その一方で、データセンターとインフラの拡大が需要をさらに押し上げている。人材コンサルティング会社Randstadの分析では、ロボット技術者の需要が107%増加、HVAC専門技術者の需要が67%増加、建設関連職の需要が30%増加している。
この人手不足を前に、企業と金融機関は動きを加速させている。補足資料によると、JPモルガン・チェースのCEO、ジェイミー・ダイモンは、潜水艦の製造と人材訓練の支援に2,400万ドルの投資を発表し、今後5~10年の造船などの大規模産業プロジェクトで30万人の電気技師と溶接工が緊急に必要になると述べた。Metaは、データセンター技術者の訓練と雇用保証に特化した1億1,500万ドルの「アメリカン・ワークフォース・アカデミー」を立ち上げた。ロウズのCEOであるマーヴィン・エリソンは、今後10年間で配管、木工、電気分野の技能労働者25万人を育成するため、2億5,000万ドルを投じると発表した。
意識の改革は依然として「認識の隔たり」という課題に直面する
市場のシグナルが日増しに明確になるにもかかわらず、技術専門職は社会的認識の面で、依然として歴史的な慣性による抵抗に直面している。
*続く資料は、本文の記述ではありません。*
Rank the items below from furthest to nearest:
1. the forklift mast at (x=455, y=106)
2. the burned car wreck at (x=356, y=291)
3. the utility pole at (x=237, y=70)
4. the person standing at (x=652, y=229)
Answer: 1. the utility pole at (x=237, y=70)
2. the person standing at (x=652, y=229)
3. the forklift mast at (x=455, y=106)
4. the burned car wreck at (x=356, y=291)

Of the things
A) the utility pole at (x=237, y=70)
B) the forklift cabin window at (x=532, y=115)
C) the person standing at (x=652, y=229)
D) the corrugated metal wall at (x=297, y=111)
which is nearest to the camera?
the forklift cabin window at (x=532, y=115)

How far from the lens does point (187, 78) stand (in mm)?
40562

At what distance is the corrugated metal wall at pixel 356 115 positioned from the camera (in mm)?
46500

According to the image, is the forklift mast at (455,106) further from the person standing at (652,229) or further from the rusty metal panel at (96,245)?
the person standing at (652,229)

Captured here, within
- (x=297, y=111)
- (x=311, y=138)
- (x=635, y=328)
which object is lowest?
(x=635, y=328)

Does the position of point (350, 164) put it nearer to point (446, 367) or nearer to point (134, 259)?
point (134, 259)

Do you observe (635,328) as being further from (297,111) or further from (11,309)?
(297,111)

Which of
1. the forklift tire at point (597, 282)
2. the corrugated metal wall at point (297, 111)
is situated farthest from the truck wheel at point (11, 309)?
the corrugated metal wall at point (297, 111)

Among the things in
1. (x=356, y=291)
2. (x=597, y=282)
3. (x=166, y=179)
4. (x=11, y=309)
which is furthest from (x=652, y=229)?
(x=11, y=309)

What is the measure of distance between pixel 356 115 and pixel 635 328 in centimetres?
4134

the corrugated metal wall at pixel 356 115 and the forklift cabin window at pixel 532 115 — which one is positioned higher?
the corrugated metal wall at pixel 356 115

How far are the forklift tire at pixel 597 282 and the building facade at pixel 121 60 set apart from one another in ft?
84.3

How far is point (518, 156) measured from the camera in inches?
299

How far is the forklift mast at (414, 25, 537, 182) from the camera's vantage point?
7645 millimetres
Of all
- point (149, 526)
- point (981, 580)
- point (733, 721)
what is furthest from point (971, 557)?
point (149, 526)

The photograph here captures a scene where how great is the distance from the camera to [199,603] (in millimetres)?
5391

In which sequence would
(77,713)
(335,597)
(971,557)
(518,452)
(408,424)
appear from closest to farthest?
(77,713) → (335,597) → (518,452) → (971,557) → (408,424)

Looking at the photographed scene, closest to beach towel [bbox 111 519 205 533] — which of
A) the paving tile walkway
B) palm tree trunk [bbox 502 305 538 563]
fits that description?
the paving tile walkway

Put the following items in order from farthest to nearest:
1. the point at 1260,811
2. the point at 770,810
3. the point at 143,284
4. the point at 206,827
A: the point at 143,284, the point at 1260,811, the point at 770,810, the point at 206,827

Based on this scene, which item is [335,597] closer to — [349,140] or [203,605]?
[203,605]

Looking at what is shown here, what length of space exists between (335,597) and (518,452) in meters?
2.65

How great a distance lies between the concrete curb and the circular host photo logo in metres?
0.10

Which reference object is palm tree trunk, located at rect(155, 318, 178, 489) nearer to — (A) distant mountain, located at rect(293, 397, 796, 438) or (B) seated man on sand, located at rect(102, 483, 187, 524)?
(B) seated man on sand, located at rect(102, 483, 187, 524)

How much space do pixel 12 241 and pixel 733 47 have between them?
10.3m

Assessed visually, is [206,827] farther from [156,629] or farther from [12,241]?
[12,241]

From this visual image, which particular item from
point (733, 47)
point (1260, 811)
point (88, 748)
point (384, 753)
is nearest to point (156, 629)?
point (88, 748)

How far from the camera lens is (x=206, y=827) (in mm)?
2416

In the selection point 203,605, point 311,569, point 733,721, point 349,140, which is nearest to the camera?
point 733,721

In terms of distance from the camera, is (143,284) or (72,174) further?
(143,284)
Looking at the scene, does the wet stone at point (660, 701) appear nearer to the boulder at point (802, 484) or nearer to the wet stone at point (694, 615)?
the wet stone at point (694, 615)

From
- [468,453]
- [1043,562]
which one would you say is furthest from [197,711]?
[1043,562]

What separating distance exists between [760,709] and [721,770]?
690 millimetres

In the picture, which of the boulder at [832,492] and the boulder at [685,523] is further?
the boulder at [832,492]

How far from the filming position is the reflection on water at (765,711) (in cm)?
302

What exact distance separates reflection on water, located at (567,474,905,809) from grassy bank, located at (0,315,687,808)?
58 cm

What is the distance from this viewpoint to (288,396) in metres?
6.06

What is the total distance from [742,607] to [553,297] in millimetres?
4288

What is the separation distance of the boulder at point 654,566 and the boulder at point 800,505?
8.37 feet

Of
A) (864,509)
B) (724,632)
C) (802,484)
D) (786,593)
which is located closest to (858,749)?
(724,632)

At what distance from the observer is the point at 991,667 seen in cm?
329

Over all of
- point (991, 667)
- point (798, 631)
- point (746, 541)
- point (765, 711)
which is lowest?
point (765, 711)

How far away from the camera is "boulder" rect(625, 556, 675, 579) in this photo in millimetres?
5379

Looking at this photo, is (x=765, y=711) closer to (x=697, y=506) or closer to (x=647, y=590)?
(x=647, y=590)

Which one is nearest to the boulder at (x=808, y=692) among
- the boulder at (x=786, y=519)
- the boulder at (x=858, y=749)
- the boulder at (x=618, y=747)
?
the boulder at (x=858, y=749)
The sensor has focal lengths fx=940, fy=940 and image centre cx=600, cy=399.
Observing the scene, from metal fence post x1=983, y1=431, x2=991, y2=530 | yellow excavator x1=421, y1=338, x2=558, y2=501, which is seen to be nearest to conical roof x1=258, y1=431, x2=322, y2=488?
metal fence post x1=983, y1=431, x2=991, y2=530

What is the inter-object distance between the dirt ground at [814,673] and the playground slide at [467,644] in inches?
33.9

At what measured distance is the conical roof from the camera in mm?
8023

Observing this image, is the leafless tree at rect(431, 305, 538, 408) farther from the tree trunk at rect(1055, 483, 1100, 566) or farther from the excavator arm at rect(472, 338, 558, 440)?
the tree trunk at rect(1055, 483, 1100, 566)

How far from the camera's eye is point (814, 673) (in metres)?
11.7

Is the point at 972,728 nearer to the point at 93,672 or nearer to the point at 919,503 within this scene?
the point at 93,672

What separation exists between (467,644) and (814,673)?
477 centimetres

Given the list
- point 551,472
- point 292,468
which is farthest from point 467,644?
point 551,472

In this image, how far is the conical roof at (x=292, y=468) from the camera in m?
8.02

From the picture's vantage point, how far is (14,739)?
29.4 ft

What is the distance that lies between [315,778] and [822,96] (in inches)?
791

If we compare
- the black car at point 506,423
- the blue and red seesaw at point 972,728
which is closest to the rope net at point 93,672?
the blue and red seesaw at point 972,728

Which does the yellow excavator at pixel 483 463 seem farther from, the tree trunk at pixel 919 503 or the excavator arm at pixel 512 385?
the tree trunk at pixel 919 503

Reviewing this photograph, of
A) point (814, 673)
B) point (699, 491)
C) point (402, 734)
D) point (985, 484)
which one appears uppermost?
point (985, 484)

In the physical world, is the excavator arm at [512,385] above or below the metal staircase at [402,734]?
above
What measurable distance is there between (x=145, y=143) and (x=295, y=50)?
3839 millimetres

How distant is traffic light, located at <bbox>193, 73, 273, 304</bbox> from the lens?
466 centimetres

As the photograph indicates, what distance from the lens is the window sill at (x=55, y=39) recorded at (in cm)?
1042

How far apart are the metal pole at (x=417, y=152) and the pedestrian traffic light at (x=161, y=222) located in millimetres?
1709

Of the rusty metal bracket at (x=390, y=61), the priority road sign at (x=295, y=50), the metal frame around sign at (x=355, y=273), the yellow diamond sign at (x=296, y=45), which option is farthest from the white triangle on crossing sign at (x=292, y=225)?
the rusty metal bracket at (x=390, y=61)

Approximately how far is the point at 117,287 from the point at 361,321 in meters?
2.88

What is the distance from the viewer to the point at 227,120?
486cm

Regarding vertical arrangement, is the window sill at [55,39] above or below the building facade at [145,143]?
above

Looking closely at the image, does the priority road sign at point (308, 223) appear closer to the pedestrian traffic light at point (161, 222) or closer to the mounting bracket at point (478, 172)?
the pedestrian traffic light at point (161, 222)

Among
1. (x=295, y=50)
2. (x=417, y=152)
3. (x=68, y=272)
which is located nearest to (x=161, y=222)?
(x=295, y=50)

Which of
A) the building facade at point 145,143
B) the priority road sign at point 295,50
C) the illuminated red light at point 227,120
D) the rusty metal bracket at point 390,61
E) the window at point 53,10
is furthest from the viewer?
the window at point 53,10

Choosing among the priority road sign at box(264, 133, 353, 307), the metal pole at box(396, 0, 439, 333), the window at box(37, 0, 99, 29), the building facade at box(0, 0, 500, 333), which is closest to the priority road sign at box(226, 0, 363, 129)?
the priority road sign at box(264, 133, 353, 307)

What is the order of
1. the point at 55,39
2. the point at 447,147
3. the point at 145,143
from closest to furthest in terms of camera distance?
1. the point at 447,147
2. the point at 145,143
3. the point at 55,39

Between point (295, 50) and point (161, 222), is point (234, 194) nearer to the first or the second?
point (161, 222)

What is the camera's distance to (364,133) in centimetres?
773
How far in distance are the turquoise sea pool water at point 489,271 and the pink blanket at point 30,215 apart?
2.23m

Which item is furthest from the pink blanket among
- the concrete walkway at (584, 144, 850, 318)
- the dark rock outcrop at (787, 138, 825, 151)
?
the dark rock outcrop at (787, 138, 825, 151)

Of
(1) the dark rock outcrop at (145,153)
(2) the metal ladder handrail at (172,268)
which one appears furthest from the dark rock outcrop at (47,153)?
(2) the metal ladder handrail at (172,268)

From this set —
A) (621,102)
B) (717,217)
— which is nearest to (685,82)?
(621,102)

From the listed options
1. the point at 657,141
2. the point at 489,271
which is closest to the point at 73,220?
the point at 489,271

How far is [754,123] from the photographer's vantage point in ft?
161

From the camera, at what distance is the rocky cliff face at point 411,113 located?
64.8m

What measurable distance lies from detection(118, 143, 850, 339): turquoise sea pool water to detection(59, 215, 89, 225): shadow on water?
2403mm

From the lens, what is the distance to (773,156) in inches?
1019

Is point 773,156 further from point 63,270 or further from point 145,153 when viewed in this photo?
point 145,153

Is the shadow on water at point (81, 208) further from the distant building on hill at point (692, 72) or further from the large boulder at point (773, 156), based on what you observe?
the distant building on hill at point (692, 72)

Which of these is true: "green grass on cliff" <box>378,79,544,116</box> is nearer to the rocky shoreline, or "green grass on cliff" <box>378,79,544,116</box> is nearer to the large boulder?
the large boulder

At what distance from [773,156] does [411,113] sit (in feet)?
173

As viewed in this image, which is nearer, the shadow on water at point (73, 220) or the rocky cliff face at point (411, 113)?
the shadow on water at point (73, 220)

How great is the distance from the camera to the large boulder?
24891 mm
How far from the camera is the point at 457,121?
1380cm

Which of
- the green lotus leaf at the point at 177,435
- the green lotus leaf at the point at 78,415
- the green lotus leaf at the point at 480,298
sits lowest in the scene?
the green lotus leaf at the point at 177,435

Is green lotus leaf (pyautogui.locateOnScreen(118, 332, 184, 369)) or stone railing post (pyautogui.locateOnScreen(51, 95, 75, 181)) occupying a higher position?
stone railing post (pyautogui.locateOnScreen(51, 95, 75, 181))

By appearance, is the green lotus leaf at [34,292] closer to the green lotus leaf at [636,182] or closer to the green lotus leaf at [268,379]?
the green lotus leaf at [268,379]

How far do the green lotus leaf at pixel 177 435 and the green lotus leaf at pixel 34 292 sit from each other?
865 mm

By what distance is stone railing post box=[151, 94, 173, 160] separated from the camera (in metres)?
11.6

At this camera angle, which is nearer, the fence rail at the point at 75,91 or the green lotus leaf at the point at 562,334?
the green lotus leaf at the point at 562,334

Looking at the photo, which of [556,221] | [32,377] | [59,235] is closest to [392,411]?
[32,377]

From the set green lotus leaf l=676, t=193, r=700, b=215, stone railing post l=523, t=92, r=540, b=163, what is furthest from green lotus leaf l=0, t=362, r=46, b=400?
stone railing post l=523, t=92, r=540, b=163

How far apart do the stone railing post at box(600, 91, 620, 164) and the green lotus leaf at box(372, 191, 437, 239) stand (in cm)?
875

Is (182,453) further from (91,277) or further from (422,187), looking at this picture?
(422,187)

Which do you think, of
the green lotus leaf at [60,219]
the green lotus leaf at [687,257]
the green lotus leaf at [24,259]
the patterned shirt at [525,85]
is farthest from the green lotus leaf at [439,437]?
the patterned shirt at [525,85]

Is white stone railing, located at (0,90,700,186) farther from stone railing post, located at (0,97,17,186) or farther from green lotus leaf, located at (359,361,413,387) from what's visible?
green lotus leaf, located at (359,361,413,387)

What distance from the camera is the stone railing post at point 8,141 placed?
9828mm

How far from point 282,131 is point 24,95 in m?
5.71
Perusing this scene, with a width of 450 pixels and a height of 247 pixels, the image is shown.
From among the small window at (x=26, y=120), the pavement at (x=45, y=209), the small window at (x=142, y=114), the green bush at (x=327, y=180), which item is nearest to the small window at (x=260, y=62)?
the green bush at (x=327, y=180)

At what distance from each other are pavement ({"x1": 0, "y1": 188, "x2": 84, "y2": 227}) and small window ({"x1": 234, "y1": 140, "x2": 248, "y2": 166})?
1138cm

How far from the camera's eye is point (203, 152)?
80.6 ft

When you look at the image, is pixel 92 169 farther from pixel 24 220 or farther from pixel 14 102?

長年にわたり、職業教育は単に肉体労働や低賃金の仕事にしかつながらないと広く見なされ、この偏見が社会の伝統的な大学教育への経路依存を一定程度維持してきた。
フィラデルフィア技術訓練大学はそのウェブサイト上で、Z世代の若者がますます職業学校を選択するようになっているのは、まさにそれらの機関が「安定した収入の仕事に直結する、迅速で実践的な教育」を提供するからだと指摘している。
Cyrus Kennedyはさらに、技術専門職の「キャリアの天井が低い」という外部の固定観念もまた、見直しが迫られていると指摘する。「実際には、技術系の仕事こそが自立した起業への最速ルートの一つだ」と彼は言う。「配管工や電気技師の見習いは、パイプの修理を学ぶだけでなく、いかにビジネスを経営するかも学ぶのだ。」
Brady ColbyとMike Nagerはともに、関心の自然な高まりだけでは人材不足を埋めるには不十分だと指摘する。Nagerは、産業界が青少年向けの現場体験や普及プログラムを主体的に構築しなければ、一般の認識と市場の現実との乖離を埋めることは本当の意味では不可能であり、この乖離こそが現在の労働力不足問題における最も解消しがたい根源の一つだと強調する。